The end result of last week’s Climate Summit of the Americas was a Climate Action Statement that will enable the continued warming of the earth’s atmosphere.

The statement signed by 23 governments, including Ontario, Quebec and California, aims to meet a target 2-degrees Celsius warming limit in global mean temperature by “the second half of the century.”

Setting future climate targets, however, seems to be a way for governments to hit the snooze button on the issue. 

The Environmental Commissioner of Ontario recently warned that for Ontario to meet its previously set greehouse gas targets for 2020, it would need to find further reductions roughly equivalent to those achieved when the province shuttered its coal-fired electric plants. 

In his opening address at the summit held at the Royal York Hotel, Glen Murray, Ontario’s Minister of Environment and Climate Change, boasted that the closure of coal in Ontario is equivalent in greenhouse gas emissions to taking 7 million cars off the road. 

Those emissions reductions would be undermined by the proposed TransCanada Energy East pipeline, which would transport 1.1 million litres of tar sands bitumen daily to Quebec.  The impact of the project could result in a 40 per cent expansion of the tar sands and put an annual 32 million tonnes of greenhouse gasses into the atmosphere, the equivalent of putting those 7 million cars back on the road and cancelling any reductions from shutting coal. 

Speaking at press conferences during the summit with California Governor Jerry Brown, both Ontario Premier Kathleen Wynne and Quebec Premier Philippe Couillard indicated support for pipelines. 

“We have 1100 companies in Ontario that are dependent on Alberta’s oil industry” said Wynne.  “To pretend that we don’t have a shared interest and we don’t have to find a way to move that fuel in one way or another would be to hide our head in the sand.”

“Oil still has to move in this country, and if its not going to move by pipeline its going to move by train or by truck” said Couillard.  “I’d rather have a safer alternative (and) incorporate the costs of climate, this is why cap and trade is so useful.”

When pressed to consider shutting down the tar sands and stopping pipelines as a means of mitigating runaway climate change Wynne said “if we antagonize the very people we have to work with then we are not going to have success.” 

The International Energy Agency predicts a 3.5C degree increase by the year 2035 and the UN Environment Programme predicts up to a 5C degree increase by 2050. It is unknown if human beings can survive on a planet warmed by these temperatures above baseline. Continued greenhouse gas emissions will accelerate climate change.

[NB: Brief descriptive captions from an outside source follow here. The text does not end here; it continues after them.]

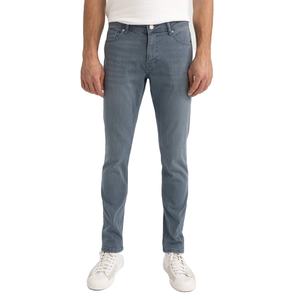 Jeans de Hombre Estilo Urbano Lavado Regular Cintura Media Color Personalizado Ropa Urbana de Alta Calidad para Hombres y Chicos - Product Image 1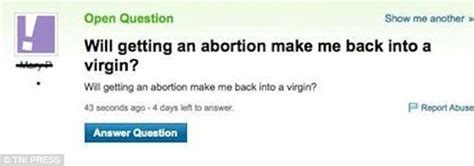 Stupid Sex Questions Asked By Clueless Internet Users Daily Mail Online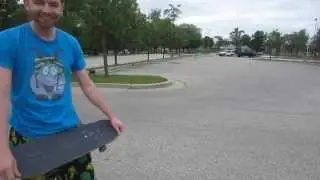 Fakie TREFLIP on 7th Street + I got Trolled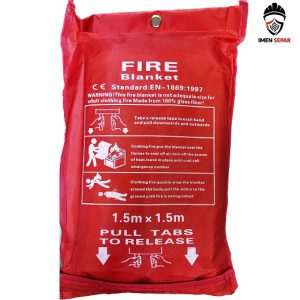 پتو نسوز اطفاء حریق 150 در 150 سانتی چینی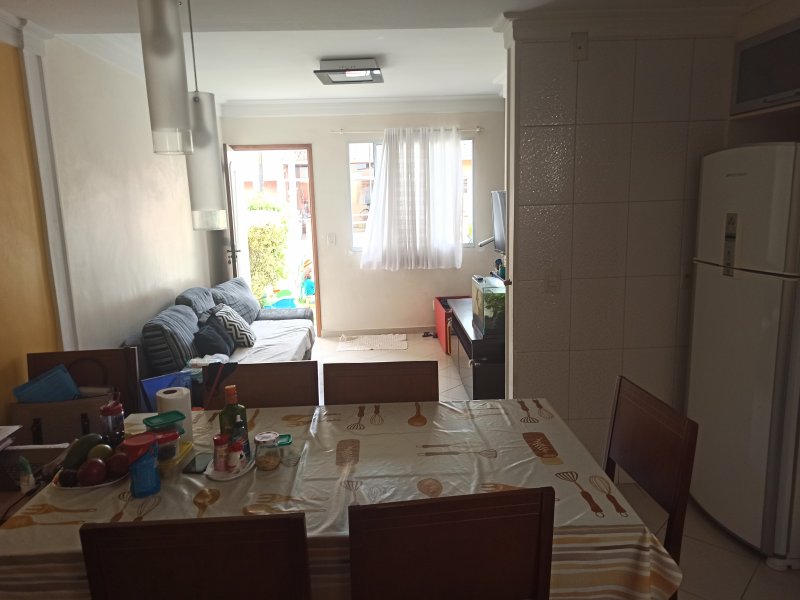 Casa de condomínio à venda Vila Homero Thon com 62m² e 2 quartos por R$ 390.000 - 1407172619-inbound547397694913642641.jpg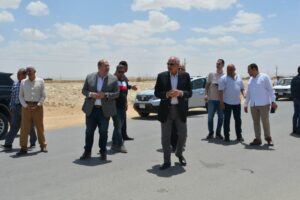 انشاء وحدة لطب الأسرة ومجمع للخدمات الزراعية بالجيزة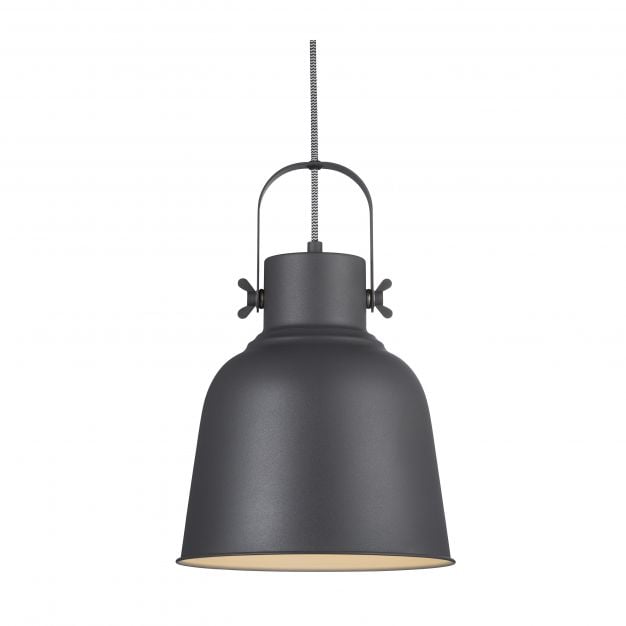 Nordlux Adrian 25 - hanglamp - Ø 25 x 228 cm - zwart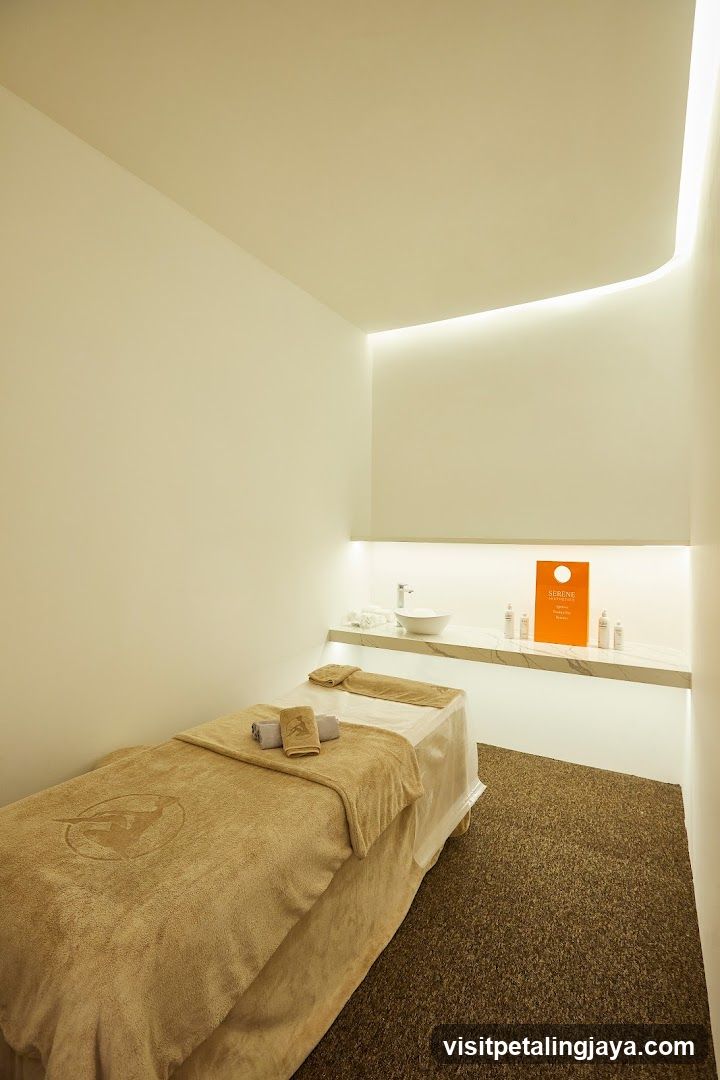 Spa Treatment Room Interior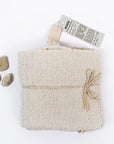 Luxurious Handmade Linen Towel – Eco-Friendly & Absorbent by KOOSdisain at www.brixbailey.com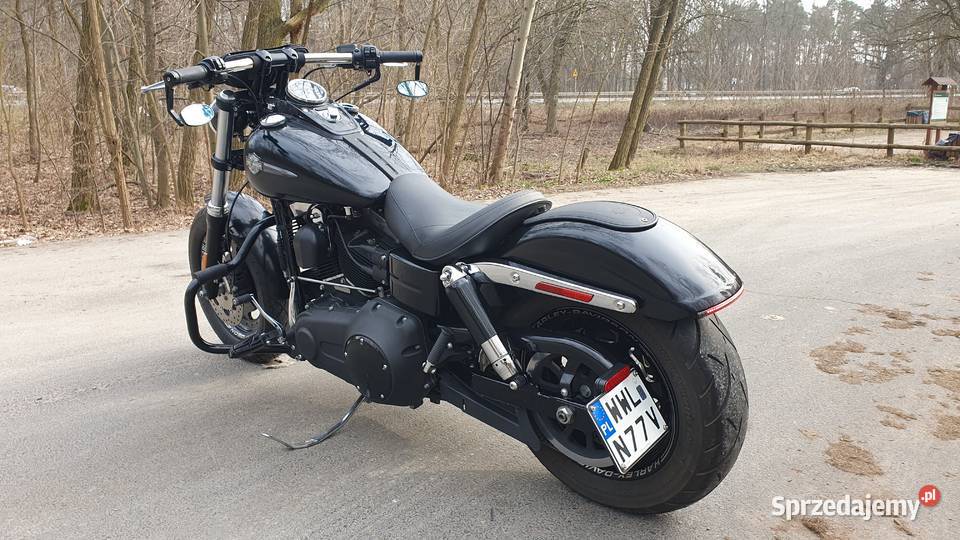 Harley davidson Dyna Fat Bob Marki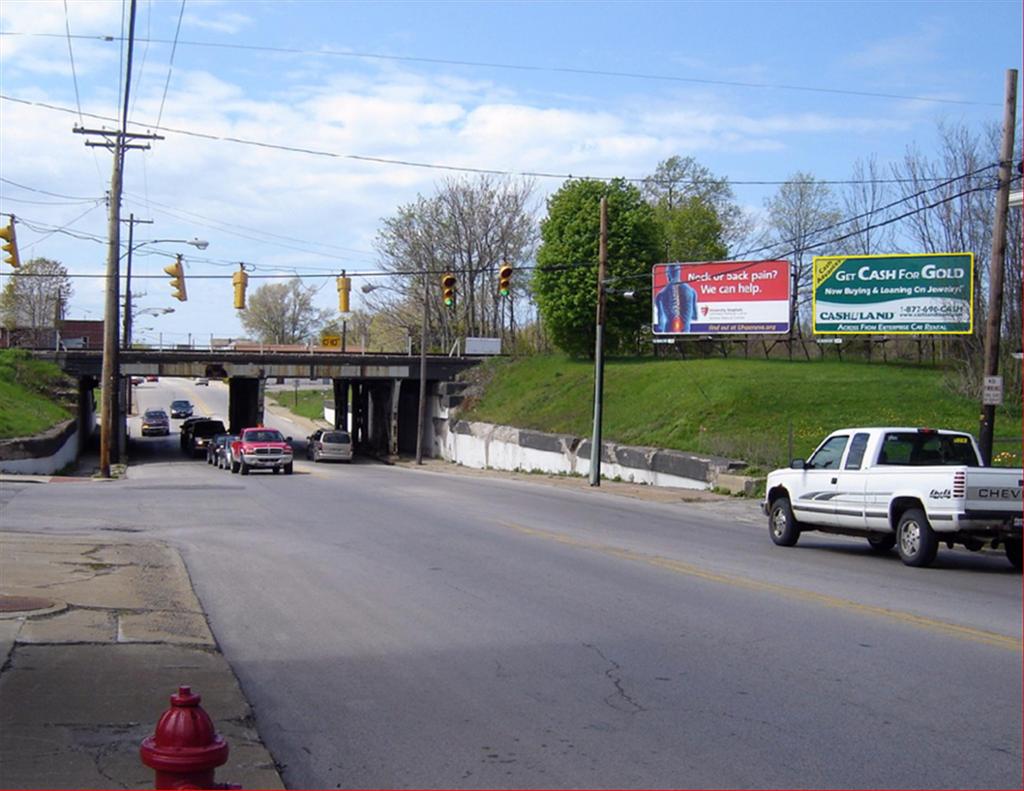 Photo of a billboard in North Kingsville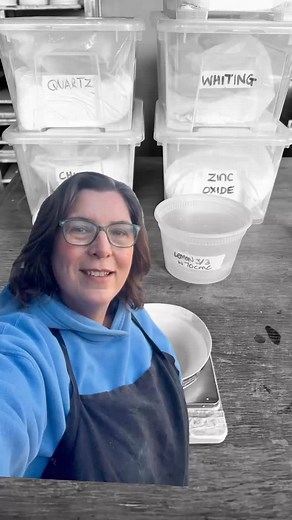 35 reactions · 8 comments | It’s day 1 of #findamakerweek Hi, I’m Su and can be found in my garden studio mixing up glazes. Lately I’ve been throwing shapes to use with my crystalline and matt glazes. Exploring how glaze chemistry and application can create an abundance of rich visual textures. There really are endless possibilities to chase. @find.amaker #contemporaryceramics #studiopotter #testtiles #ceramics | Su Thompson Ceramics | Facebook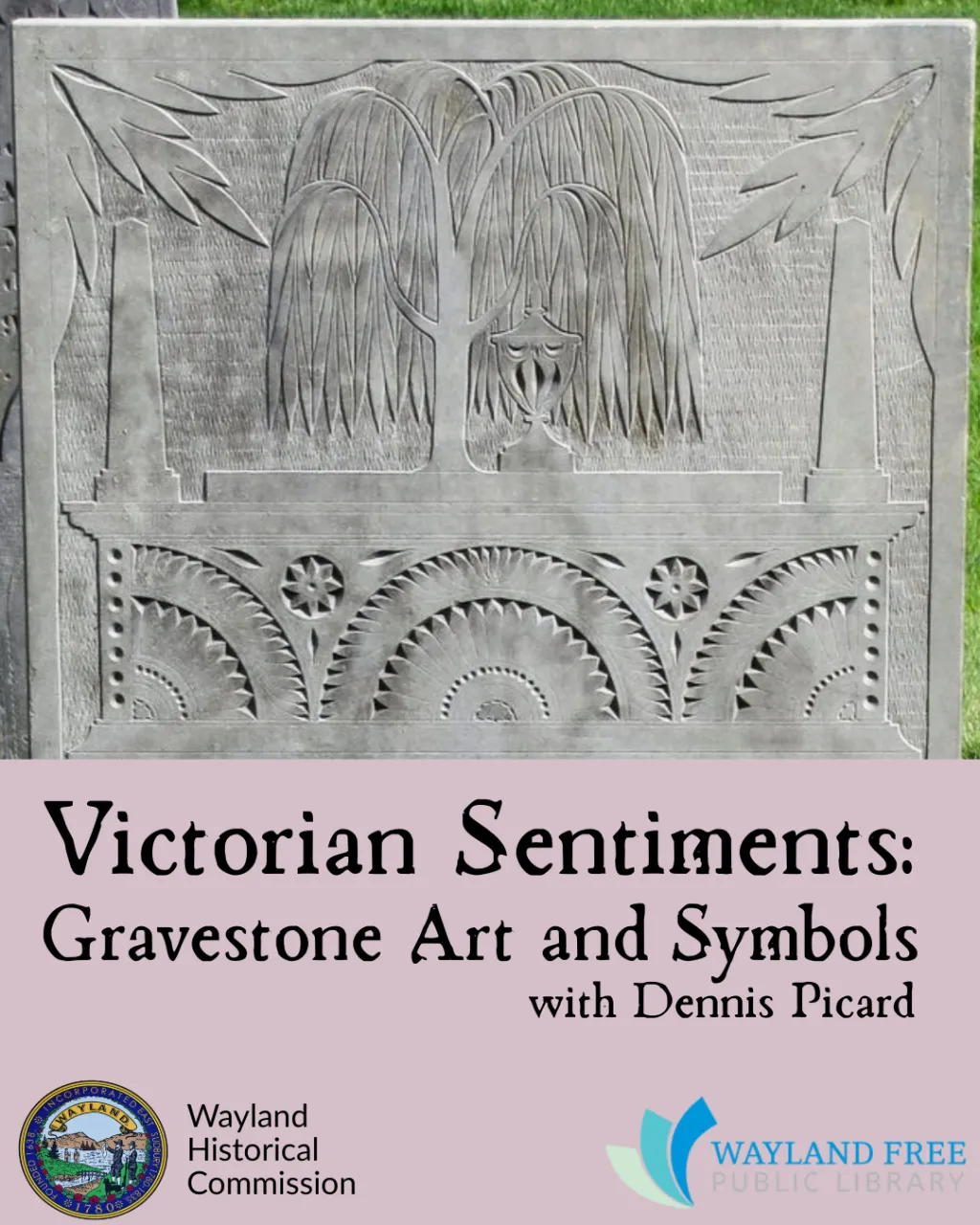Victorian gravestone symbols to be explored Oct. 9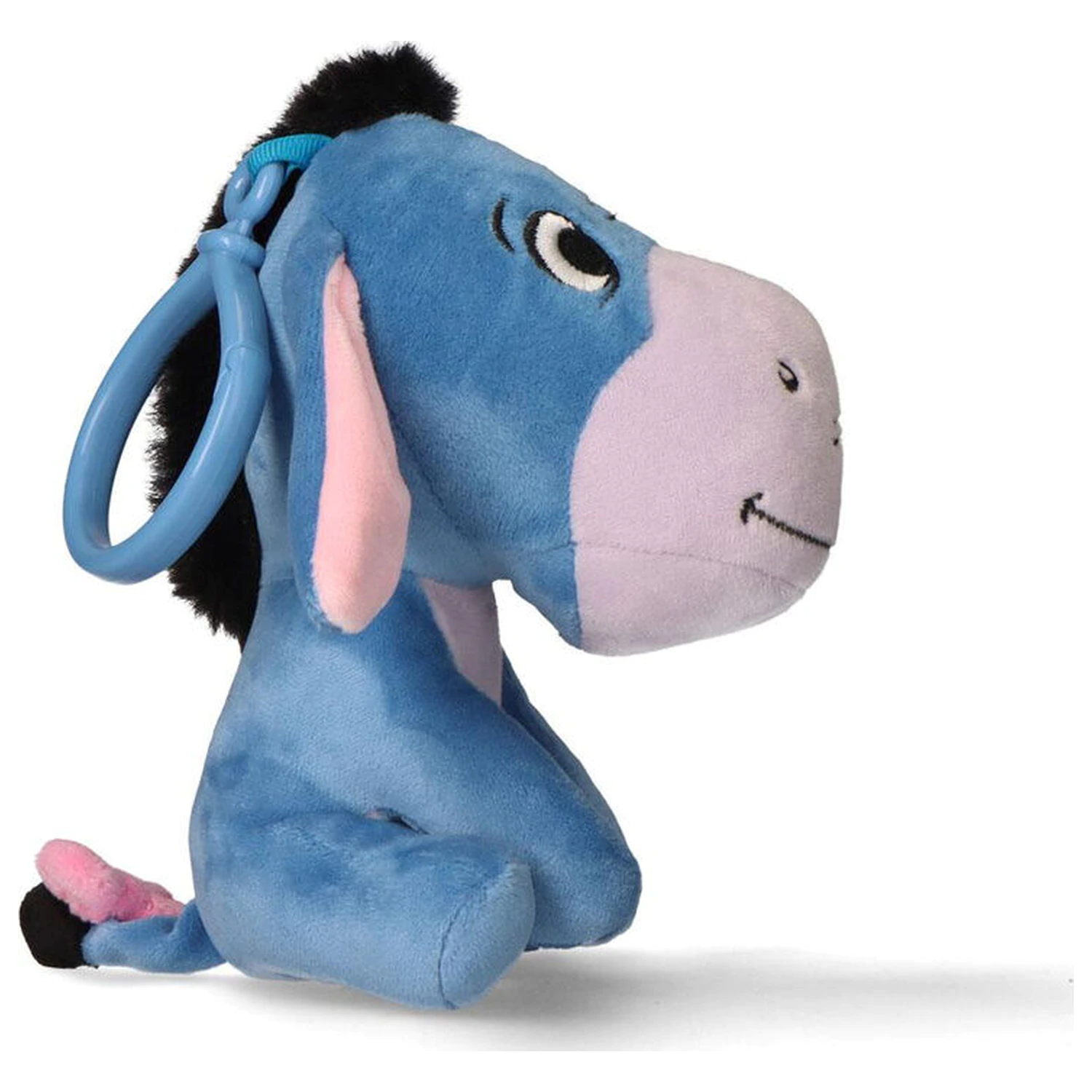 Disney Winnie The Pooh Igor plush keychain product photo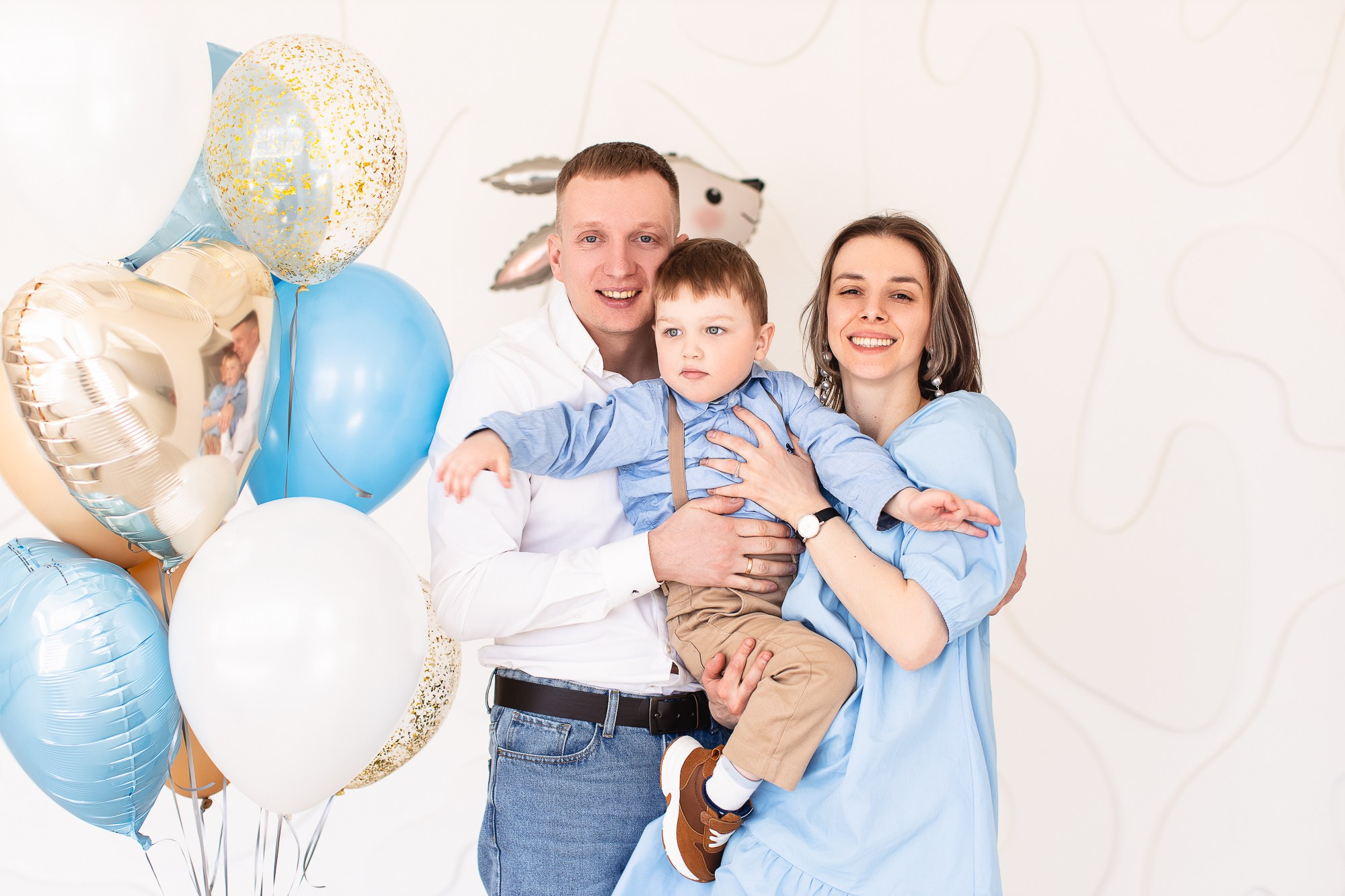 Никите 3 года. Таня Грин фотограф в Екатеринбурге, продюсирование и стилизация съемок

Furthermore, experts say a 2-degree target itself may be inadequate to prevent abrupt runaway climate change.  Melting the polar ice cap, for example, means the earth will absorb more of the sun’s rays which would otherwise be reflected by the ice, this in turn could warm the ocean and thaw the permafrost and cause the quick release of methane which is a greenhouse gas 100 times more potent than carbon dioxide from fossil fuels.

“We may have past a tipping point, we can’t predict with any degree of certainty where we are now headed based on the carbon that is there” said California Governor Jerry Brown. “Human beings are hardwired for events, for a gunshot or a wild animal chasing us, dealing with a condition that slowly builds up, is much more difficult.” 

On the question of the possibility of near-human extinction, Wynne said: “When I look at my three grandchildren I think about what their lives are going to be like and whether they are going to live in a world where they are going to be able to see a future.”

At a meeting this week in Newfoundland, Canada’s premiers will develop a Canadian Energy Strategy, but according to Tim Gray, Executive Director of Environmental Defence, “the momentum on it is for cross-Canada premiers’ support for pipelines and to say nice words about renewables.”